Wilderness time

Tuesday, November 11, 2008

In April of 1996 I was so burned out from six months of death march programming that if I never saw a computer again it would be too soon. I had lost all desire for creating software. My boss, noticing the useless zombie I had become, kicked me out of the building and told me not to come back until I was excited to work again.

I headed down to Zion National Park in southern Utah for some camping and hiking with my brother. We did all the cool hikes our parents freaked out about during family trips when we were kids, places like Angel's Landing and the Narrows. I drank in the awesome views from mountaintops and sat in silence for hours beside cool streams.

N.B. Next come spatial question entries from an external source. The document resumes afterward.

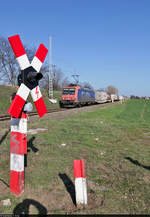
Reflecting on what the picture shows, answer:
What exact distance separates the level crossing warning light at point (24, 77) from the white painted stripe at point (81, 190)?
4.27 ft

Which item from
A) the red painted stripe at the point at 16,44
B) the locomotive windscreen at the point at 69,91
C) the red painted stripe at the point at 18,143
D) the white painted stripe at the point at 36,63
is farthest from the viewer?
the locomotive windscreen at the point at 69,91

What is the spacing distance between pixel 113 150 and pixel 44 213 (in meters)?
3.53

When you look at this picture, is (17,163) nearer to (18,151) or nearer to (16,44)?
(18,151)

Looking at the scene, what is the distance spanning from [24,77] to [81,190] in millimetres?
1990

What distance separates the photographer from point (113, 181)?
386 centimetres

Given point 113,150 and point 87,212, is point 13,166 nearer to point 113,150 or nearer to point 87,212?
point 87,212

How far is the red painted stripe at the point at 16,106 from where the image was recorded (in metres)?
2.90

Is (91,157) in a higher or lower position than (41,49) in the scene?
lower

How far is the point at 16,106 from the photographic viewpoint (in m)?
2.96

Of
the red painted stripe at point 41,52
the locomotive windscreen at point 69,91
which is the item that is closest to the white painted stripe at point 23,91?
the red painted stripe at point 41,52

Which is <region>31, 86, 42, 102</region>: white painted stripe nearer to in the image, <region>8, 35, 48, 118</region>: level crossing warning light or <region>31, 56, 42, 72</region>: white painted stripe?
<region>8, 35, 48, 118</region>: level crossing warning light

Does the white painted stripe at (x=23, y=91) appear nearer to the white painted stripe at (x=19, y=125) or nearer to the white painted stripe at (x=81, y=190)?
the white painted stripe at (x=19, y=125)

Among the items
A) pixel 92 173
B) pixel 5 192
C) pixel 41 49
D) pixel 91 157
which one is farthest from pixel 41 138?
pixel 41 49

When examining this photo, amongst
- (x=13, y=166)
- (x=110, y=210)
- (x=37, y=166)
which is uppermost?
(x=13, y=166)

Four days later I was back in my office, totally stoked to start designing and coding my next project.

This experience came to mind as I read a cool blog post about The Cognitive Benefits of Nature:

Interacting with nature (at least when compared to a hectic urban landscape) dramatically improves cognitive function. In particular, being in natural settings restores our ability to exercise directed attention and working memory, which are crucial mental talents.

The basic idea is that nature, unlike a city, is filled with inherently interesting stimuli (like a sunset, or an unusual bird) that trigger our involuntary attention, but in a modest fashion. Because you can't help but stop and notice the reddish orange twilight sky - paying attention to the sunset doesn't take any extra work or cognitive control - our attentional circuits are able to refresh themselves. A walk in the woods is like a vacation for the prefrontal cortex.
Time spent in the wilderness is essential for the soul. I always return with renewed life and ambition. It's not as if anyone needs a scientific study to prove this, but it helps to be reminded.

When I'm feeling stuck on a tricky problem, my unnatural tendency is to work harder than ever. This is broken on so many levels. A half-hour walk in the woods is more effective than shoving my nose closer to the grindstone. A walk in nature not only renews my energy, it usually helps me think of a clever new approach, something way better than the old one that wasn't working.